■ QUOTED PASSAGE:
□ □ □ □ □

- IOC code: OMA
- NOC: Oman Olympic Committee
- Medals Ranked 23rd: Gold 6 Silver 9 Bronze 16 Total 31

Islamic Solidarity Games appearances (overview)
- 2005; 2013; 2017; 2021; 2025;

= Oman at the Islamic Solidarity Games =

Oman has competed in all editions of the Islamic Solidarity Games since its debut appearance at the inaugural event in Mecca in 2005.
As of 2025, figures reported by the Islamic Solidarity Sports Federation indicate that athletes from Oman have earned a total of 31 medals, comprising 6 gold, 9 silver, and 16 bronze.
In the overall standings, Oman ranks 23rd in the medal table following the most recent Islamic Solidarity Games, which were hosted in Riyadh, Saudi Arabia.

== Medal tables ==

=== Medals by Islamic Solidarity Games ===

'

Below is the table representing all Omani medals in the games.
Until now, Oman has won 31 medals (6 gold, 9 silver, and 16 bronze).

□ □ □ □ □

■ DATA PROVIDED:
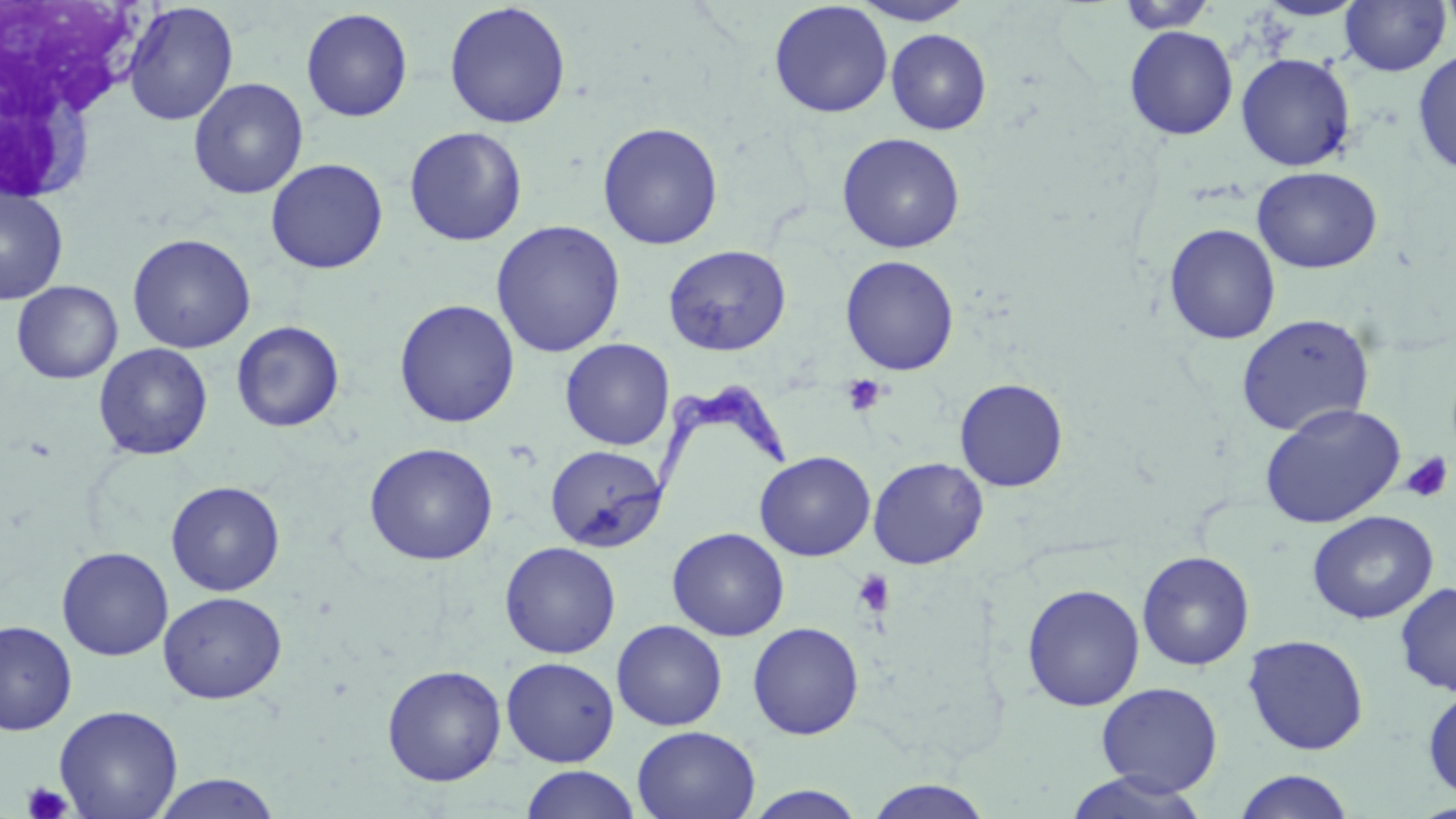
Approximate bounding boxes as [x1, y1, x2, y2] in pixels. Trypanosoma brucei locations: [608, 374, 792, 518]. Uninfected red blood cell locations: [851, 0, 976, 26], [1254, 0, 1368, 21], [1437, 0, 1456, 43], [769, 1, 893, 118], [1116, 1, 1219, 33], [1339, 1, 1451, 76], [122, 2, 239, 125], [443, 2, 571, 128], [301, 7, 413, 122], [1125, 26, 1239, 140], [886, 29, 992, 135], [1412, 49, 1456, 176], [1236, 53, 1356, 171], [188, 77, 309, 199], [597, 121, 724, 250], [404, 126, 528, 246], [837, 132, 965, 253], [265, 158, 388, 273], [1252, 166, 1382, 273], [0, 186, 69, 304], [490, 220, 626, 358], [1163, 223, 1281, 345], [127, 233, 255, 353], [663, 245, 791, 356], [840, 255, 960, 375], [11, 280, 123, 384], [394, 299, 521, 428], [1235, 313, 1375, 436], [231, 321, 345, 433], [559, 338, 675, 450], [93, 342, 213, 461], [954, 378, 1069, 491], [1260, 404, 1406, 528], [364, 442, 499, 565], [545, 445, 668, 552], [755, 451, 876, 561], [868, 457, 988, 570], [166, 480, 285, 596], [1307, 510, 1438, 624], [667, 527, 790, 641], [499, 541, 621, 658], [56, 546, 174, 661], [1136, 550, 1255, 671], [1395, 582, 1456, 697], [1022, 583, 1145, 711], [158, 591, 287, 704], [611, 619, 728, 731], [1, 620, 77, 735], [747, 621, 865, 740], [1242, 634, 1369, 755], [501, 656, 620, 766], [381, 664, 507, 786], [1095, 682, 1223, 796], [1422, 686, 1456, 801], [54, 705, 184, 819], [632, 726, 761, 819], [519, 765, 642, 818], [1233, 770, 1356, 819], [1064, 771, 1211, 819], [148, 772, 284, 818], [861, 779, 997, 819], [742, 785, 869, 818]. Platelet locations: [840, 374, 887, 416], [1400, 453, 1453, 504], [852, 569, 896, 619], [21, 781, 74, 819]. Slide-level diagnosis: Trypanosoma brucei. Thin blood film. Captured at 1000x magnification. Optical microscopy. May-Grünwald-Giemsa-stained preparation. One field of a larger specimen. Image is 1456×819 pixels.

□ □ □ □ □

■ GOALS:
1. Which years does the overview of appearances in the text on Oman at the Islamic Solidarity Games list?
2. From the text on Oman at the Islamic Solidarity Games, extract the passage that begins at the words "- IOC code: OMA" and stops after "and 16 bronze.".

■ RESPONSES TO THE TASKS:
1. 2005, 2013, 2017, 2021, 2025

2.
- IOC code: OMA
- NOC: Oman Olympic Committee
- Medals Ranked 23rd: Gold 6 Silver 9 Bronze 16 Total 31

Islamic Solidarity Games appearances (overview)
- 2005; 2013; 2017; 2021; 2025;

= Oman at the Islamic Solidarity Games =

Oman has competed in all editions of the Islamic Solidarity Games since its debut appearance at the inaugural event in Mecca in 2005.
As of 2025, figures reported by the Islamic Solidarity Sports Federation indicate that athletes from Oman have earned a total of 31 medals, comprising 6 gold, 9 silver, and 16 bronze.